What I can do, no animal can: be the other and admire myself. I hear nothing and see nothing, but I sense that, behind me, one rider after the other is being dropped. I once interviewed an Olympic rower, Jan Wienese. Rowers practice their sport backwards. I asked Wienese whether he was ever afraid, during training sessions for example, of running into something. “No, we have radar for that,” he said.

They may have been dropped by the dozen, but I sprinkle my back with the glances of riders behind me. Cool and collected that Krabbe’. Did you see him? Pow-er.

Do my eyes deceive me, or are we gaining a little on Reilhan and Guillaumet?

Kilometer 83: The race has entered a new phase, and every thirty seconds my wheel is in the lead, but is this a sensible phase as far as I’m concerned? Aren’t I in the process of letting myself be jerked around by Barthelemy again?
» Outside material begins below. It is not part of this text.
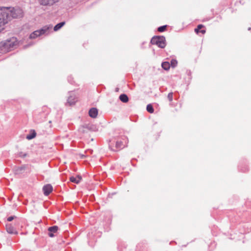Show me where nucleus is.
I'll return each mask as SVG.
<instances>
[{"mask_svg":"<svg viewBox=\"0 0 251 251\" xmlns=\"http://www.w3.org/2000/svg\"><path fill=\"white\" fill-rule=\"evenodd\" d=\"M6 230L10 234H17L18 233L16 229L10 224L6 225Z\"/></svg>","mask_w":251,"mask_h":251,"instance_id":"f8f14e48","label":"nucleus"},{"mask_svg":"<svg viewBox=\"0 0 251 251\" xmlns=\"http://www.w3.org/2000/svg\"><path fill=\"white\" fill-rule=\"evenodd\" d=\"M65 24V22H61V23H59L58 24H57L56 25H55V26L54 27V30L55 31H56L57 30H58L59 29H60Z\"/></svg>","mask_w":251,"mask_h":251,"instance_id":"dca6fc26","label":"nucleus"},{"mask_svg":"<svg viewBox=\"0 0 251 251\" xmlns=\"http://www.w3.org/2000/svg\"><path fill=\"white\" fill-rule=\"evenodd\" d=\"M151 43L152 45H156L162 49L164 48L166 45L165 38L163 36L153 37L151 39Z\"/></svg>","mask_w":251,"mask_h":251,"instance_id":"20e7f679","label":"nucleus"},{"mask_svg":"<svg viewBox=\"0 0 251 251\" xmlns=\"http://www.w3.org/2000/svg\"><path fill=\"white\" fill-rule=\"evenodd\" d=\"M58 229V227L56 226H50L48 228V235L50 237H53L54 236V235L53 234V233H56Z\"/></svg>","mask_w":251,"mask_h":251,"instance_id":"1a4fd4ad","label":"nucleus"},{"mask_svg":"<svg viewBox=\"0 0 251 251\" xmlns=\"http://www.w3.org/2000/svg\"><path fill=\"white\" fill-rule=\"evenodd\" d=\"M162 67L165 70H168L170 68V64L168 62H164L161 64Z\"/></svg>","mask_w":251,"mask_h":251,"instance_id":"f3484780","label":"nucleus"},{"mask_svg":"<svg viewBox=\"0 0 251 251\" xmlns=\"http://www.w3.org/2000/svg\"><path fill=\"white\" fill-rule=\"evenodd\" d=\"M52 187L50 184H47L43 187V191L45 196H48L52 192Z\"/></svg>","mask_w":251,"mask_h":251,"instance_id":"6e6552de","label":"nucleus"},{"mask_svg":"<svg viewBox=\"0 0 251 251\" xmlns=\"http://www.w3.org/2000/svg\"><path fill=\"white\" fill-rule=\"evenodd\" d=\"M118 91H119V88H116L115 92H118Z\"/></svg>","mask_w":251,"mask_h":251,"instance_id":"cd10ccee","label":"nucleus"},{"mask_svg":"<svg viewBox=\"0 0 251 251\" xmlns=\"http://www.w3.org/2000/svg\"><path fill=\"white\" fill-rule=\"evenodd\" d=\"M18 45L16 37H13L0 43V51L6 52L14 49Z\"/></svg>","mask_w":251,"mask_h":251,"instance_id":"f257e3e1","label":"nucleus"},{"mask_svg":"<svg viewBox=\"0 0 251 251\" xmlns=\"http://www.w3.org/2000/svg\"><path fill=\"white\" fill-rule=\"evenodd\" d=\"M147 110L150 113H153L154 112V109L152 105L151 104H149L147 106Z\"/></svg>","mask_w":251,"mask_h":251,"instance_id":"aec40b11","label":"nucleus"},{"mask_svg":"<svg viewBox=\"0 0 251 251\" xmlns=\"http://www.w3.org/2000/svg\"><path fill=\"white\" fill-rule=\"evenodd\" d=\"M168 94L171 95V94H173V93L172 92H170Z\"/></svg>","mask_w":251,"mask_h":251,"instance_id":"c85d7f7f","label":"nucleus"},{"mask_svg":"<svg viewBox=\"0 0 251 251\" xmlns=\"http://www.w3.org/2000/svg\"><path fill=\"white\" fill-rule=\"evenodd\" d=\"M78 98L76 95H70L67 99V103L69 105H72L75 104Z\"/></svg>","mask_w":251,"mask_h":251,"instance_id":"0eeeda50","label":"nucleus"},{"mask_svg":"<svg viewBox=\"0 0 251 251\" xmlns=\"http://www.w3.org/2000/svg\"><path fill=\"white\" fill-rule=\"evenodd\" d=\"M19 155V156L20 157H25L26 156V153H23V152H20Z\"/></svg>","mask_w":251,"mask_h":251,"instance_id":"393cba45","label":"nucleus"},{"mask_svg":"<svg viewBox=\"0 0 251 251\" xmlns=\"http://www.w3.org/2000/svg\"><path fill=\"white\" fill-rule=\"evenodd\" d=\"M167 27V25L159 26L157 28V30H158V31H159L160 32H162L164 31L165 30H166Z\"/></svg>","mask_w":251,"mask_h":251,"instance_id":"412c9836","label":"nucleus"},{"mask_svg":"<svg viewBox=\"0 0 251 251\" xmlns=\"http://www.w3.org/2000/svg\"><path fill=\"white\" fill-rule=\"evenodd\" d=\"M177 64V62L176 60L172 59L171 61V65L173 68H175Z\"/></svg>","mask_w":251,"mask_h":251,"instance_id":"4be33fe9","label":"nucleus"},{"mask_svg":"<svg viewBox=\"0 0 251 251\" xmlns=\"http://www.w3.org/2000/svg\"><path fill=\"white\" fill-rule=\"evenodd\" d=\"M50 112V109L47 107H43V108L39 111L36 115V119H35L38 123H40L44 121L47 116H48Z\"/></svg>","mask_w":251,"mask_h":251,"instance_id":"39448f33","label":"nucleus"},{"mask_svg":"<svg viewBox=\"0 0 251 251\" xmlns=\"http://www.w3.org/2000/svg\"><path fill=\"white\" fill-rule=\"evenodd\" d=\"M36 133L34 130H33L32 132L26 136V139L28 140L32 139L34 138L36 136Z\"/></svg>","mask_w":251,"mask_h":251,"instance_id":"6ab92c4d","label":"nucleus"},{"mask_svg":"<svg viewBox=\"0 0 251 251\" xmlns=\"http://www.w3.org/2000/svg\"><path fill=\"white\" fill-rule=\"evenodd\" d=\"M200 32H201L202 34H204V33H205V30H201Z\"/></svg>","mask_w":251,"mask_h":251,"instance_id":"bb28decb","label":"nucleus"},{"mask_svg":"<svg viewBox=\"0 0 251 251\" xmlns=\"http://www.w3.org/2000/svg\"><path fill=\"white\" fill-rule=\"evenodd\" d=\"M125 146V144H124L123 142L122 141H117L116 143V148L117 149V150H113L112 149H111V150L114 151H117L118 150H120L123 148H124Z\"/></svg>","mask_w":251,"mask_h":251,"instance_id":"4468645a","label":"nucleus"},{"mask_svg":"<svg viewBox=\"0 0 251 251\" xmlns=\"http://www.w3.org/2000/svg\"><path fill=\"white\" fill-rule=\"evenodd\" d=\"M119 99L123 102H126L128 101L127 95H120Z\"/></svg>","mask_w":251,"mask_h":251,"instance_id":"a211bd4d","label":"nucleus"},{"mask_svg":"<svg viewBox=\"0 0 251 251\" xmlns=\"http://www.w3.org/2000/svg\"><path fill=\"white\" fill-rule=\"evenodd\" d=\"M8 11V17L9 21L12 18H20L23 16V11L19 7H4Z\"/></svg>","mask_w":251,"mask_h":251,"instance_id":"f03ea898","label":"nucleus"},{"mask_svg":"<svg viewBox=\"0 0 251 251\" xmlns=\"http://www.w3.org/2000/svg\"><path fill=\"white\" fill-rule=\"evenodd\" d=\"M25 166H22L20 167H18L15 170V173L16 174H22L25 170Z\"/></svg>","mask_w":251,"mask_h":251,"instance_id":"2eb2a0df","label":"nucleus"},{"mask_svg":"<svg viewBox=\"0 0 251 251\" xmlns=\"http://www.w3.org/2000/svg\"><path fill=\"white\" fill-rule=\"evenodd\" d=\"M16 218V216H10V217H9L7 218V220L8 221H9V222H11V221H12L13 220H14V219L15 218Z\"/></svg>","mask_w":251,"mask_h":251,"instance_id":"b1692460","label":"nucleus"},{"mask_svg":"<svg viewBox=\"0 0 251 251\" xmlns=\"http://www.w3.org/2000/svg\"><path fill=\"white\" fill-rule=\"evenodd\" d=\"M173 95H168L167 96V98H168V100L170 101H171L173 99Z\"/></svg>","mask_w":251,"mask_h":251,"instance_id":"a878e982","label":"nucleus"},{"mask_svg":"<svg viewBox=\"0 0 251 251\" xmlns=\"http://www.w3.org/2000/svg\"><path fill=\"white\" fill-rule=\"evenodd\" d=\"M98 111L96 108H91L89 111V115L93 118H95L98 115Z\"/></svg>","mask_w":251,"mask_h":251,"instance_id":"9b49d317","label":"nucleus"},{"mask_svg":"<svg viewBox=\"0 0 251 251\" xmlns=\"http://www.w3.org/2000/svg\"><path fill=\"white\" fill-rule=\"evenodd\" d=\"M9 11L4 7L0 8V27L3 26L9 21Z\"/></svg>","mask_w":251,"mask_h":251,"instance_id":"7ed1b4c3","label":"nucleus"},{"mask_svg":"<svg viewBox=\"0 0 251 251\" xmlns=\"http://www.w3.org/2000/svg\"><path fill=\"white\" fill-rule=\"evenodd\" d=\"M82 179V177L81 176L78 175L76 176H72L70 177V180L74 183L78 184L79 183Z\"/></svg>","mask_w":251,"mask_h":251,"instance_id":"ddd939ff","label":"nucleus"},{"mask_svg":"<svg viewBox=\"0 0 251 251\" xmlns=\"http://www.w3.org/2000/svg\"><path fill=\"white\" fill-rule=\"evenodd\" d=\"M58 0H39L40 3L43 5H52Z\"/></svg>","mask_w":251,"mask_h":251,"instance_id":"9d476101","label":"nucleus"},{"mask_svg":"<svg viewBox=\"0 0 251 251\" xmlns=\"http://www.w3.org/2000/svg\"><path fill=\"white\" fill-rule=\"evenodd\" d=\"M52 26L51 25H46L43 27L41 29L37 30L34 32H33L30 35V38L34 39L41 35L44 34H48L49 32L50 29H51Z\"/></svg>","mask_w":251,"mask_h":251,"instance_id":"423d86ee","label":"nucleus"},{"mask_svg":"<svg viewBox=\"0 0 251 251\" xmlns=\"http://www.w3.org/2000/svg\"><path fill=\"white\" fill-rule=\"evenodd\" d=\"M203 25H199L195 29V31L198 33L200 31V30L203 27Z\"/></svg>","mask_w":251,"mask_h":251,"instance_id":"5701e85b","label":"nucleus"}]
</instances>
I’m the one up pushing in the wind, and that’s helping his odds for the third climb. Odds he’ll be able to double during the descent. He’ll get dumped later on, but perhaps so late that he’ll be able to come back after the climb. The further I take him, the greater the chance that the toughest race of the season will be won by a bad climber.

I’m an ass.

This escape has to be made undone. What was stupid at first is now the best thing to do. I drop back to second position and slow down. I stop pedaling. The rider from Cycles Goff misses me taking my turn and looks back, puzzled. The gap is ten meters. I look over my shoulder. When I turn back around, Barthelemy jumps and passes me, very powerfully. He goes right past Cycles Goff, who makes a reflex move to follow, then drops back on his saddle.

Barthelemy is already a hundred meters out in front.

The rider from Cycles Goff lets himself glide back beside me. We look back. We see the four.

“Still too far,” I say.

He hesitates for a second, then nods.

“Right, suicide.”

We straighten up, drift along, fifteen seconds to breathe just for the fun of it.